### [INFORMATION SUPPLIED]
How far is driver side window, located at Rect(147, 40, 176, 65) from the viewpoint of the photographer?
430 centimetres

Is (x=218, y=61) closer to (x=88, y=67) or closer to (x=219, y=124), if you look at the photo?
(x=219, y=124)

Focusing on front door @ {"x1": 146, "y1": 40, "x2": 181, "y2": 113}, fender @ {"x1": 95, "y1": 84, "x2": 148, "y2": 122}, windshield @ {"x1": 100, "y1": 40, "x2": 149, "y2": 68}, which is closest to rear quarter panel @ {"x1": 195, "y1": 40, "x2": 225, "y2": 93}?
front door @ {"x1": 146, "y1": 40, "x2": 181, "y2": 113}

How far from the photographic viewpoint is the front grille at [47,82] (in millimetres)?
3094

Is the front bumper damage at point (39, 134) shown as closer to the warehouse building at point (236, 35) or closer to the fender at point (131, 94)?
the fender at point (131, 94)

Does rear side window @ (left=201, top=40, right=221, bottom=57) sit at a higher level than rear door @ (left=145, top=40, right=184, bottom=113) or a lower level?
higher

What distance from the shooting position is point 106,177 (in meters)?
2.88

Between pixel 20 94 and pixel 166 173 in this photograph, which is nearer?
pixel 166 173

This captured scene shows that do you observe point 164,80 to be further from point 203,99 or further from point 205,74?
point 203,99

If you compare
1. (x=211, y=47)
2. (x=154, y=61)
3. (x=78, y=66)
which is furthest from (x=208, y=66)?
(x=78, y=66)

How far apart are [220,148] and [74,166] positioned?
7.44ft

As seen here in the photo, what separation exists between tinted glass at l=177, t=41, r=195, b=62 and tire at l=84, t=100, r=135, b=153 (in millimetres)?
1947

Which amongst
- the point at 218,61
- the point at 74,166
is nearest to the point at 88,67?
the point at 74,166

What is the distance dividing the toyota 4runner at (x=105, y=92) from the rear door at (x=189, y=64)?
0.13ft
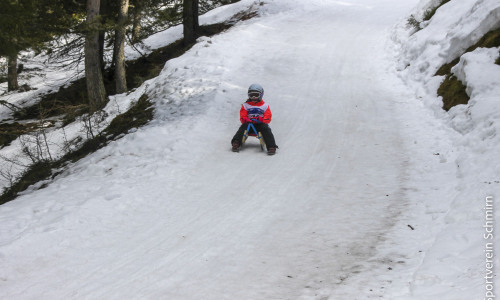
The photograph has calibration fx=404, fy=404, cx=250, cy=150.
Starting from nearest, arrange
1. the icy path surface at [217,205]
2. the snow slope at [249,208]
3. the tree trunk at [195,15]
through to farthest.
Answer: the snow slope at [249,208], the icy path surface at [217,205], the tree trunk at [195,15]

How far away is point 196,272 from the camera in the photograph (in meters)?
4.43

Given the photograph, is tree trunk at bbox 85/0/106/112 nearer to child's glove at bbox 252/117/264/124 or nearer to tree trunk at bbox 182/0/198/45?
child's glove at bbox 252/117/264/124

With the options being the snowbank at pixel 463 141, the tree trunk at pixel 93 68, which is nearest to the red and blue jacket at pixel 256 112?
the snowbank at pixel 463 141

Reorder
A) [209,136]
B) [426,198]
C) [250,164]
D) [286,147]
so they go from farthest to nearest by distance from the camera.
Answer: [209,136] → [286,147] → [250,164] → [426,198]

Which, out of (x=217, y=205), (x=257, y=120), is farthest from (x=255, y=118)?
(x=217, y=205)

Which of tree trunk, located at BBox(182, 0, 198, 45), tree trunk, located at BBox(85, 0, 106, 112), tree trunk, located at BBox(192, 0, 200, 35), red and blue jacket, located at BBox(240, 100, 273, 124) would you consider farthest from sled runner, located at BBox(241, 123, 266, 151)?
tree trunk, located at BBox(192, 0, 200, 35)

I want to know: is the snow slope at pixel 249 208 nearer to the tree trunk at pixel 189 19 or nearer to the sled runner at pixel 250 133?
the sled runner at pixel 250 133

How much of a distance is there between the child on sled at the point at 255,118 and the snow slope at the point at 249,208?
34 cm

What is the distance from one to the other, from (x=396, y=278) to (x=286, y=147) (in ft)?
15.4

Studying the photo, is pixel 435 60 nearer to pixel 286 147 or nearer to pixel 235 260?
pixel 286 147

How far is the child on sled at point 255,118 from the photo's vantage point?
8.30m

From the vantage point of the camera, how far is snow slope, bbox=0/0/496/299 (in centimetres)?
422

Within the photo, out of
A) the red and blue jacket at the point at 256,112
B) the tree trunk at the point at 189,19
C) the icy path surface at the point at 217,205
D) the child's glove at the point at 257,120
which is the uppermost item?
the tree trunk at the point at 189,19

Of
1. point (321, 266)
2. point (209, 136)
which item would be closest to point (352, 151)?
point (209, 136)
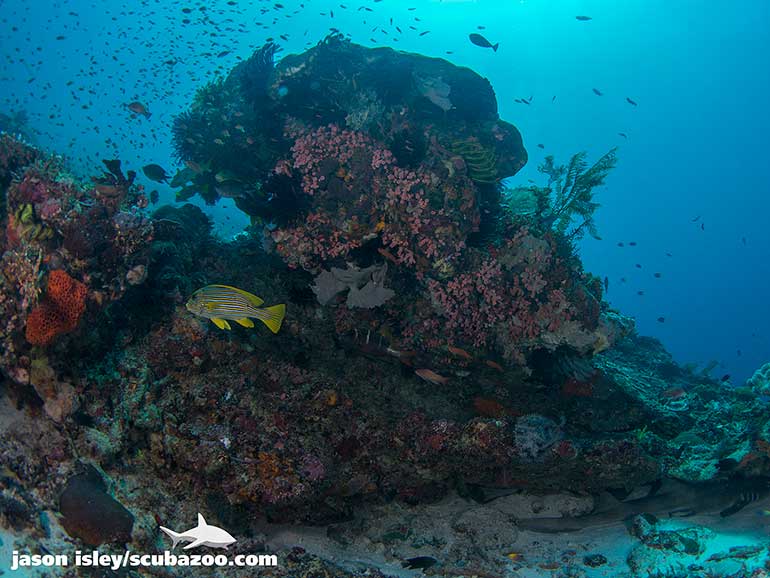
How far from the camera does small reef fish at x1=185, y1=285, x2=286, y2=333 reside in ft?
12.9

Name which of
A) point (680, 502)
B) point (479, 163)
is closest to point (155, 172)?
point (479, 163)

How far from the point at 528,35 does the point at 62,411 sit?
101 metres

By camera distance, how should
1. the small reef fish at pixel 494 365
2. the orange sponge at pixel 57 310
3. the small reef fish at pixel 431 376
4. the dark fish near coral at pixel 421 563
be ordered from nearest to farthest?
the orange sponge at pixel 57 310
the dark fish near coral at pixel 421 563
the small reef fish at pixel 431 376
the small reef fish at pixel 494 365

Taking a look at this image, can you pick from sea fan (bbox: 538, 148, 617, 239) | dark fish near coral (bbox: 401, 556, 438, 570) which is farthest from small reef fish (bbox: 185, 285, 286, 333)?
sea fan (bbox: 538, 148, 617, 239)

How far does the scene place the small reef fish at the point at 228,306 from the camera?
3.93 metres

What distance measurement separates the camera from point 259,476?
465cm

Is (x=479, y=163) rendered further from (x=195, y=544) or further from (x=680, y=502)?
(x=195, y=544)

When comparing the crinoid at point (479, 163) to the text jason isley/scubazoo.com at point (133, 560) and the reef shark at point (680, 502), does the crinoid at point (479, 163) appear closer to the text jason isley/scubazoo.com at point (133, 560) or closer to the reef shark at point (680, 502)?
the reef shark at point (680, 502)

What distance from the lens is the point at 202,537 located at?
14.2 ft

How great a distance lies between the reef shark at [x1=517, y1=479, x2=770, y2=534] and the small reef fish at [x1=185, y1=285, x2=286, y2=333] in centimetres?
489

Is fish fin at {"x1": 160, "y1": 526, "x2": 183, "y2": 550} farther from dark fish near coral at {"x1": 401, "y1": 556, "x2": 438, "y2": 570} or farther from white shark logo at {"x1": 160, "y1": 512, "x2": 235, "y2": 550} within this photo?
dark fish near coral at {"x1": 401, "y1": 556, "x2": 438, "y2": 570}

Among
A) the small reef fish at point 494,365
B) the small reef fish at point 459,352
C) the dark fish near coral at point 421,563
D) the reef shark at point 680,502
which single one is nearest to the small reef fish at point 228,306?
the small reef fish at point 459,352

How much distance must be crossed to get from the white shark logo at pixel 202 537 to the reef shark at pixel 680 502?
4.21 meters

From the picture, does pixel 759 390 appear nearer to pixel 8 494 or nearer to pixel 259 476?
pixel 259 476
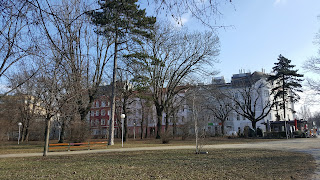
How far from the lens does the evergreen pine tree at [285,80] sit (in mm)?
41062

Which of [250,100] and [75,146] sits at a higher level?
[250,100]

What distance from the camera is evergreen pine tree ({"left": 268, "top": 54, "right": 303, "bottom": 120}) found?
41.1m

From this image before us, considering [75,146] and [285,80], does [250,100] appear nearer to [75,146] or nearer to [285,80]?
[285,80]

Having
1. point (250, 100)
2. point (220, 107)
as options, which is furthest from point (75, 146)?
point (220, 107)

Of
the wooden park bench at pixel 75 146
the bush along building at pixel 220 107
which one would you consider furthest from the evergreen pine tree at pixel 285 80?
the wooden park bench at pixel 75 146

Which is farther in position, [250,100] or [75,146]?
[250,100]

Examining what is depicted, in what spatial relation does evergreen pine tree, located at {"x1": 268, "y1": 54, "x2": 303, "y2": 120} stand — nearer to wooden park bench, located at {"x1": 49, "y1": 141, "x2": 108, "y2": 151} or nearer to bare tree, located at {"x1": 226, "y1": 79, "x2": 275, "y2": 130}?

### [STATED EXERCISE]
Copy out word for word everything from the line containing "From this image" down to the end of the entries, including both of those lines.

### [ANSWER TO THIS TASK]
From this image before us, considering [75,146] and [285,80], does [250,100] appear nearer to [75,146] or nearer to [285,80]?
[285,80]

Having
1. point (250, 100)
2. point (220, 107)
as options, which is furthest from point (75, 146)?
point (220, 107)

Of
the wooden park bench at pixel 75 146
the bush along building at pixel 220 107
which one would you consider furthest from the evergreen pine tree at pixel 285 80?
the wooden park bench at pixel 75 146

Which is farther in position, [250,100] or [75,146]?
[250,100]

Examining what is depicted, in what spatial relation does evergreen pine tree, located at {"x1": 268, "y1": 54, "x2": 303, "y2": 120} stand — nearer to wooden park bench, located at {"x1": 49, "y1": 141, "x2": 108, "y2": 151} or nearer to bare tree, located at {"x1": 226, "y1": 79, "x2": 275, "y2": 130}?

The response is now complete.